(The Week of July 20, 2015)
Seven days, lots of science in the news. Here’s our roundup of some of the week’s most notable and quotable items:
Stephen Hawking is one of the scientific powerhouses lending support to a new 10-year, $100 million effort to find extraterrestrial life by surveying the 1 million stars closest to Earth. (And there’s an Android app for that.)
German scientists are investigating why astronauts’ skin gets thinner in space.
Arctic sea ice recovered a little bit in 2013 thanks to an unusually cool summer, but researchers don’t expect the recovery to last in the long term.
The oceans are warming faster than climate models originally predicted.
June 2015 is the warmest June on record, according to data from three separate agencies.
A fossil specimen of what looks like a 15-centimeter snake, from nose to tail, has four legs, but scientists disagree on whether it is an early snake or an early snake relative.
Studies show that exercise may be beneficial to people in the early stages of Alzheimer’s disease.
A robot is hitchhiking across America.
Observations of cool molecular gas falling in toward the center of a galaxy indicate the fueling of star formation in the early universe.
New images from New Horizons reveal additional ice mountains on Pluto’s “heart.”
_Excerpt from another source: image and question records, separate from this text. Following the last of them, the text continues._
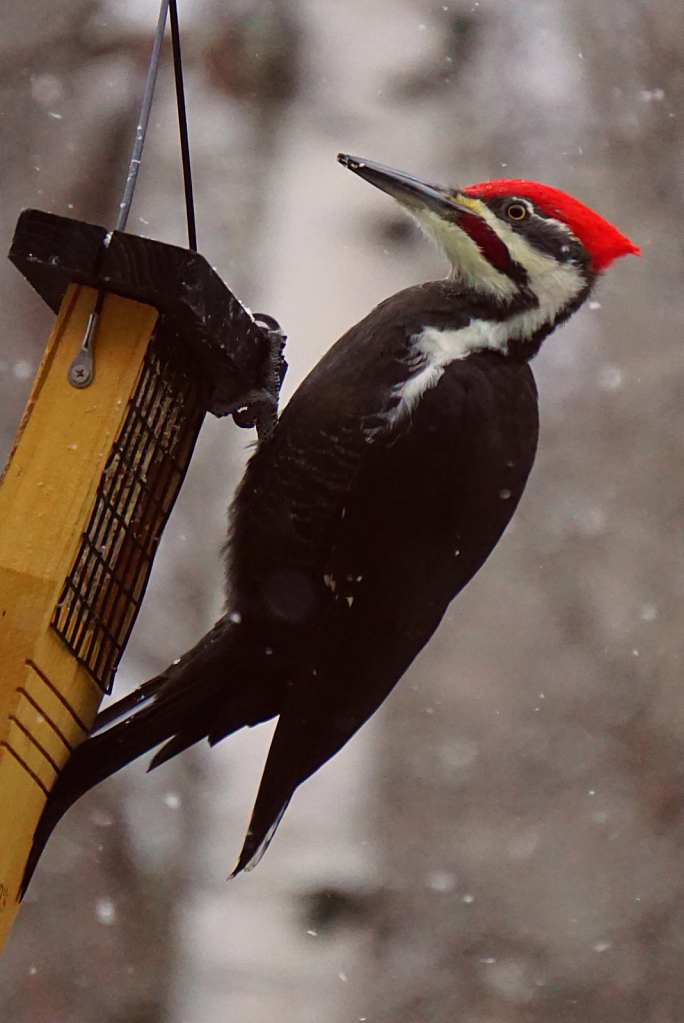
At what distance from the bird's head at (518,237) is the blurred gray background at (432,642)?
1971 mm

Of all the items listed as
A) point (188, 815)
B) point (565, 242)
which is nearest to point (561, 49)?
point (565, 242)

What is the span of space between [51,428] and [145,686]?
501mm

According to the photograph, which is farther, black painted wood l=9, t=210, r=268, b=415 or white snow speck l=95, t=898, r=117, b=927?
white snow speck l=95, t=898, r=117, b=927

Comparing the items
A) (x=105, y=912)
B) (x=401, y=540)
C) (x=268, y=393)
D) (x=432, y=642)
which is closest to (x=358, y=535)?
(x=401, y=540)

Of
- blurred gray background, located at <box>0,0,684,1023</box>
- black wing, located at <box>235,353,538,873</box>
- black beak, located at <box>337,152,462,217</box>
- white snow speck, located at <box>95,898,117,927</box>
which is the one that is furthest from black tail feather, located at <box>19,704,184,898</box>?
white snow speck, located at <box>95,898,117,927</box>

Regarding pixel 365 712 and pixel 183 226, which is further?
pixel 183 226

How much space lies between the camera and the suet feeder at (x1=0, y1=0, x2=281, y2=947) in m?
1.41

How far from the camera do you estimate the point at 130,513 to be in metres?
1.65

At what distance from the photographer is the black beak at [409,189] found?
1.71 m

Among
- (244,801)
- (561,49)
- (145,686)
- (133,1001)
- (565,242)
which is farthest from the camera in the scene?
(561,49)

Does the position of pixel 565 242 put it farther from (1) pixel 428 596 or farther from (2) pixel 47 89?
(2) pixel 47 89

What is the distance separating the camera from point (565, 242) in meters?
1.91

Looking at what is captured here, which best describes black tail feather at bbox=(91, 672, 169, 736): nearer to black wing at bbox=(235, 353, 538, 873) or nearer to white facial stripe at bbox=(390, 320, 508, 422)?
black wing at bbox=(235, 353, 538, 873)

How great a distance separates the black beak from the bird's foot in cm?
28
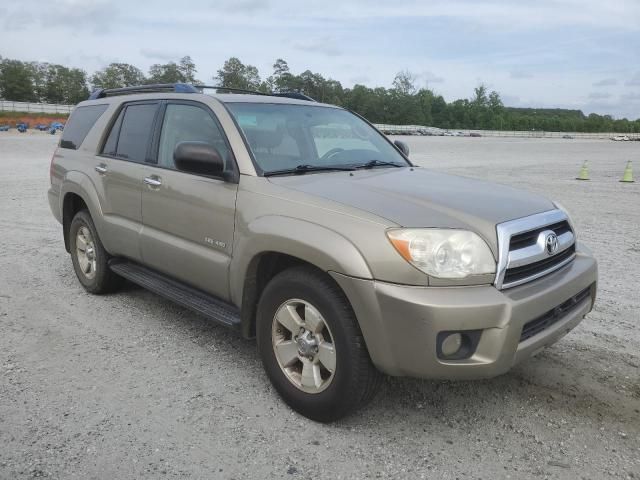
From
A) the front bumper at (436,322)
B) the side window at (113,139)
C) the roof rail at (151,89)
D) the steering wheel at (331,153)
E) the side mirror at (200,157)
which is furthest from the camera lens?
the side window at (113,139)

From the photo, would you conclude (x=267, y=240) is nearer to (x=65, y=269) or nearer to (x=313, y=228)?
(x=313, y=228)

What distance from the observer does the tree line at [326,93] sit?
103 m

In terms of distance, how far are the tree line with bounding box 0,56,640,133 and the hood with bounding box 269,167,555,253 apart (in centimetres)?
8137

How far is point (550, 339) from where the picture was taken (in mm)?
2824

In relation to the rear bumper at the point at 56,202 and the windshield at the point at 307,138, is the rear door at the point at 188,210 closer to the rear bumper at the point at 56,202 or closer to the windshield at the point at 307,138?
the windshield at the point at 307,138

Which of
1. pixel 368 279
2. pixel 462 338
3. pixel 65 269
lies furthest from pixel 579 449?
pixel 65 269

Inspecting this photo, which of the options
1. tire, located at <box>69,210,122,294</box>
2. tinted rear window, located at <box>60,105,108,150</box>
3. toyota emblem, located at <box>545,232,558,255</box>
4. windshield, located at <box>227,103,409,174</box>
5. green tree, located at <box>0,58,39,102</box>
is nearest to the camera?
toyota emblem, located at <box>545,232,558,255</box>

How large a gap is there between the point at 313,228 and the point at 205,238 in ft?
3.36

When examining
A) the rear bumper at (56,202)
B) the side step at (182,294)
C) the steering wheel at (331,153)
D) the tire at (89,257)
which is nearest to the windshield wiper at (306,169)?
the steering wheel at (331,153)

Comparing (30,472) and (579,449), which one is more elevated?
(579,449)

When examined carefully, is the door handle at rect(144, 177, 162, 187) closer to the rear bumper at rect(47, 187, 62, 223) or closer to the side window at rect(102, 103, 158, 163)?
the side window at rect(102, 103, 158, 163)

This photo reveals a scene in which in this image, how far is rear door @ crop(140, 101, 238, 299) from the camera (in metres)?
3.43

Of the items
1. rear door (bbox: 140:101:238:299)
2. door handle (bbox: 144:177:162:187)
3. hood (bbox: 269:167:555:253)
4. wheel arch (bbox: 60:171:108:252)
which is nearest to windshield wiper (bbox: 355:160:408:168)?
hood (bbox: 269:167:555:253)

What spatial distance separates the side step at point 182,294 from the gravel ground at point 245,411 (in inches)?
16.2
The Philae lander fell silent again, perhaps because its position was shifted by gas emissions on comet 67P’s surface.
“Dadbod” is real: A new study that tracked more than 10,000 men over 20 years found that those who became fathers experienced an average of 2 to 2.6 percent increase in their body mass index (BMI), “a measure of body fat based on height and weight,” while the average man with no kids actually lost weight.